Haitian-American entertainment media company

L'union Suite is a Haitian-American lifestyle, tourism, culture, society, and entertainment media company based in South Florida.

== History ==
Started as a small blog, L'union Suite was created by Whenda "Wanda" Tima-Gilles (born in Cap-Haïtien and residing in Florida) to provide a platform to connect with other Haitian-Americans who felt disconnected from Haitian culture as she did. L'union Suite highlights positive and uplifting stories about Haiti and its diaspora.

In 2017, L'union Suite closely followed and informed on Haiti's exit of the USA's Temporary protected status (TPS).

== Charitable works ==
Each year L’union Suite adopts a new project to fundraise by hosting annual events, most notably the ”Strike for Education” bowling tournament where celebrities, influencers and South Florida residents have turned out for.
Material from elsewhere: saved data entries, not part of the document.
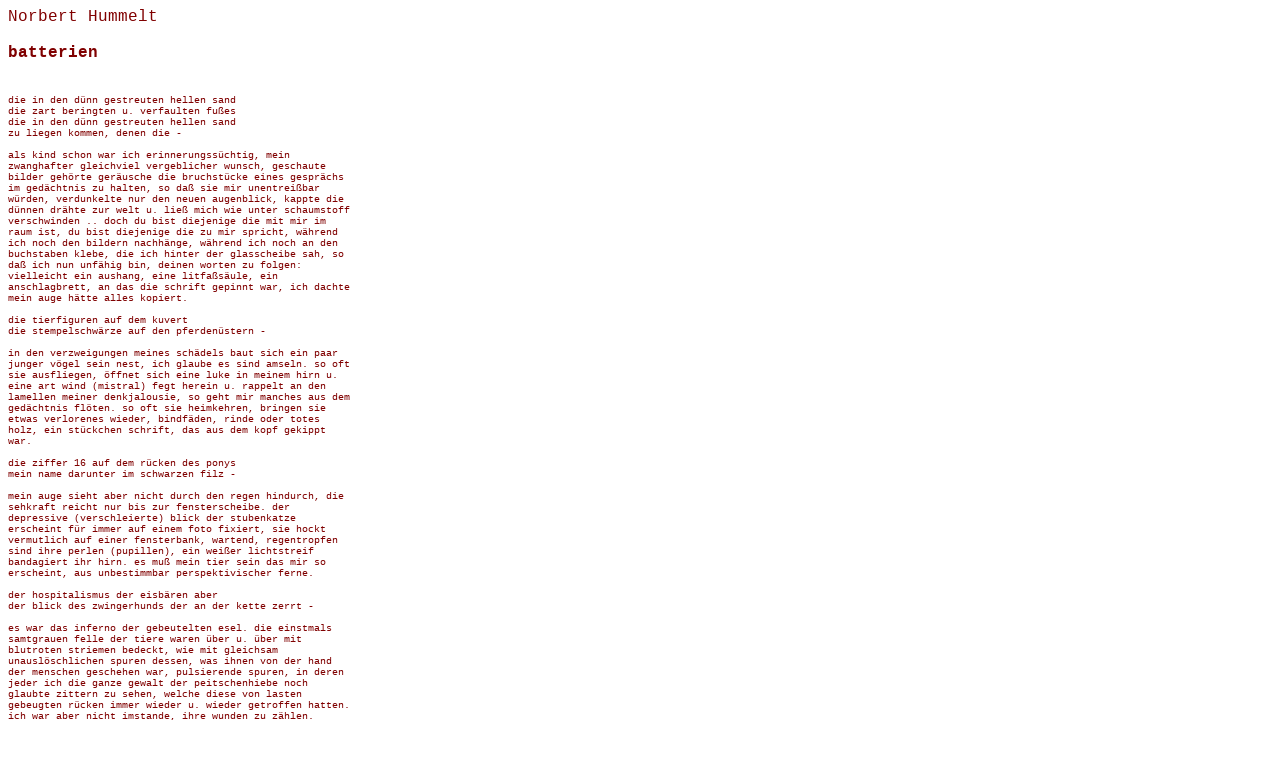

--- FILE ---
content_type: text/html
request_url: https://www.engeler.de/batterien.html
body_size: 2380
content:
<!DOCTYPE html PUBLIC "-//W3C//DTD HTML 4.01 Transitional//EN" "http://www.w3.org/TR/html4/loose.dtd">

	<head>
		<meta http-equiv="content-type" content="text/html;charset=iso-8859-1">
		<title>Norbert Hummelt bei Urs Engeler Editor</title>
	</head>

	<body bgcolor="white" link="#800000" vlink="#800000">
		<table border="0" cellpadding="0" cellspacing="0" width="345">
			<tr>
				<td rowspan="8"><font face="verdana,geneva,courier" color="#800000">Norbert Hummelt<br>
					<br>
					<b>batterien<br>
					</b></font><font face="verdana,geneva,courier" color="#800000" size="1"><br>
					<br>
					<br>
					die in den d&uuml;nn gestreuten hellen sand<br>
die zart beringten u. verfaulten fu&szlig;es<br>
die in den d&uuml;nn gestreuten hellen sand<br>
zu liegen kommen, denen die -<br>
<br>
als kind schon war ich erinnerungss&uuml;chtig, mein zwanghafter gleichviel vergeblicher wunsch, geschaute bilder geh&ouml;rte ger&auml;usche die bruchst&uuml;cke eines gespr&auml;chs im ged&auml;chtnis zu halten, so da&szlig; sie mir unentrei&szlig;bar w&uuml;rden, verdunkelte nur den neuen augenblick, kappte die d&uuml;nnen dr&auml;hte zur welt u. lie&szlig; mich wie unter schaumstoff verschwinden .. doch du bist diejenige die mit mir im raum ist, du bist diejenige die zu mir spricht, w&auml;hrend ich noch den bildern nachh&auml;nge, w&auml;hrend ich noch an den buchstaben klebe, die ich hinter der glasscheibe sah, so da&szlig; ich nun unf&auml;hig bin, deinen worten zu folgen: vielleicht ein aushang, eine litfa&szlig;s&auml;ule, ein anschlagbrett, an das die schrift gepinnt war, ich dachte mein auge h&auml;tte alles kopiert. <br>
<br>
die tierfiguren auf dem kuvert<br>
die stempelschw&auml;rze auf den pferden&uuml;stern -<br>
<br>
in den verzweigungen meines sch&auml;dels baut sich ein paar junger v&ouml;gel sein nest, ich glaube es sind amseln. so oft sie ausfliegen, &ouml;ffnet sich eine luke in meinem hirn u. eine art wind (mistral) fegt herein u. rappelt an den lamellen meiner denkjalousie, so geht mir manches aus dem ged&auml;chtnis fl&ouml;ten. so oft sie heimkehren, bringen sie etwas verlorenes wieder, bindf&auml;den, rinde oder totes holz, ein st&uuml;ckchen schrift, das aus dem kopf gekippt war. <br>
<br>
die ziffer 16 auf dem r&uuml;cken des ponys<br>
mein name darunter im schwarzen filz -<br>
<br>
mein auge sieht aber nicht durch den regen hindurch, die sehkraft reicht nur bis zur fensterscheibe. der depressive (verschleierte) blick der stubenkatze erscheint f&uuml;r immer auf einem foto fixiert, sie hockt vermutlich auf einer fensterbank, wartend, regentropfen sind ihre perlen (pupillen), ein wei&szlig;er lichtstreif bandagiert ihr hirn. es mu&szlig; mein tier sein das mir so erscheint, aus unbestimmbar perspektivischer ferne. <br>
<br>
der hospitalismus der eisb&auml;ren aber<br>
der blick des zwingerhunds der an der kette zerrt -<br>
<br>
es war das inferno der gebeutelten esel. die einstmals samtgrauen felle der tiere waren &uuml;ber u. &uuml;ber mit blutroten striemen bedeckt, wie mit gleichsam unausl&ouml;schlichen spuren dessen, was ihnen von der hand der menschen geschehen war, pulsierende spuren, in deren jeder ich die ganze gewalt der peitschenhiebe noch glaubte zittern zu sehen, welche diese von lasten gebeugten r&uuml;cken immer wieder u. wieder getroffen hatten. ich war aber nicht imstande, ihre wunden zu z&auml;hlen. <br>
<br>
die von den r&uuml;ckst&auml;nden chemischer l&ouml;sung verklebten partien des katzenfells aber die zahlenkolonne auf dem hals des stiers -<br>
<br>
als letztes kam ich an den stallungen f&uuml;r die h&uuml;hner vorbei. ihnen hatte man die gerupften kadaver ihrer ausgeweideten u. sonstwie massakrierten freunde u. artgenossen mit k&ouml;pfen nach unten in ihre k&auml;fige (batterien) oder laufst&auml;lle geh&auml;ngt, als leere hautlappen oder seelenh&uuml;llen, ein anblick, &uuml;ber den die federtiere komplett wahnsinnig wurden. sie flatterten nicht nur wie die irren hin u. her, sie hackten auch wahllos aufeinander ein u. stie&szlig;en sogar die schn&auml;bel in diejenigen partien ihrer eigenen k&ouml;rper, die sie bei &auml;u&szlig;erster verrenkung ihrer h&auml;lse noch erreichen konnten. ich streckte die h&auml;nde durch draht (durch das gitter), fa&szlig;te unter den ansatz der fl&uuml;gel, verknotete (klemmte) soviel ich vermochte, dann gaben sie endlich kein gackern mehr von sich, verharrten in todesangst, paralysiert.<br>
<br>
die fetzen papier in den str&auml;uchern am bahndamm <br>
mein schlurfender gang auf dem kopfweidenpflaster<br>
die horde v&ouml;gel auf dem sirrenden draht -<br>
<br>
so h&auml;ufig ich auch an die pforte klopfe, der bruder der drinnen sitzt l&auml;&szlig;t sich verleugnen: an diesem ort ist mir die schrift erschienen, an diesem pfeiler war sie ausgeh&auml;ngt, hier in dem winkel dieser d&uuml;stren konche, an einem ort, der meinen namen tr&auml;gt. in meinem kopf ist endlich alles still, der lose flatternde vakante zettel ist wieder schwer mit schwarzen lettern drauf, bis sich die luke von neuem &ouml;ffnet u. es ist wind vielleicht der mein gesicht ber&uuml;hrt, oder dein ruhig gewordener atem.<br>
					<br>
					<br>
					(Aus: <a href="erinnere.html">Erinnere einen vergessenen Text</a>)<br>
					<br>
					<br>
					<br>
					<br>
					<br>
					<br>
					<br>
					<br>
					<br>
					<br>
					<br>
					<br>
					<br>
					<br>
					<br>
					<br>
					<br>
					<br>
					<br>
					<br>
					<br>
					<br>
					<br>
					<br>
					<br>
					<br>
					<br>
					<br>
					<br>
					<br>
					<br>
					<br>
					<br>
					<br>
					<br>
					<br>
					<br>
					<br>
					<br>
					<br>
					<br></font></td></tr>
			<tr><td></td></tr>
			<tr><td></td></tr>
			<tr><td></td></tr>
			<tr><td></td></tr>
			<tr><td></td></tr>
			<tr><td></td></tr>
			<tr><td></td></tr>
			<tr>
				<td></td>
			</tr>
			<tr>
				<td></td>
			</tr>
			<tr>
				<td></td>
			</tr>
			<tr>
				<td></td>
			</tr>
			<tr>
				<td></td>
			</tr>
			<tr>
				<td></td>
			</tr>
			<tr>
				<td></td>
			</tr>
			<tr>
				<td></td>
			</tr>
		</table>
	</body>

</html>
On 30 April 2018, L’union Suite opened a computer lab, which also included school supplies and new blackboards in Collège Bell Angelot in Cap-Haïtien, Haiti for students between 7th and 12th grades in order for them to take full advantage of S.T.E.M., which is a term aimed to further academic disciplines in science, technology, engineering, and mathematics through focused lab. Contributions were raised from an annual fundraiser hosted by L’union Suite which included support from the likes of Pierre Garçon and Spirit Airlines to name a few.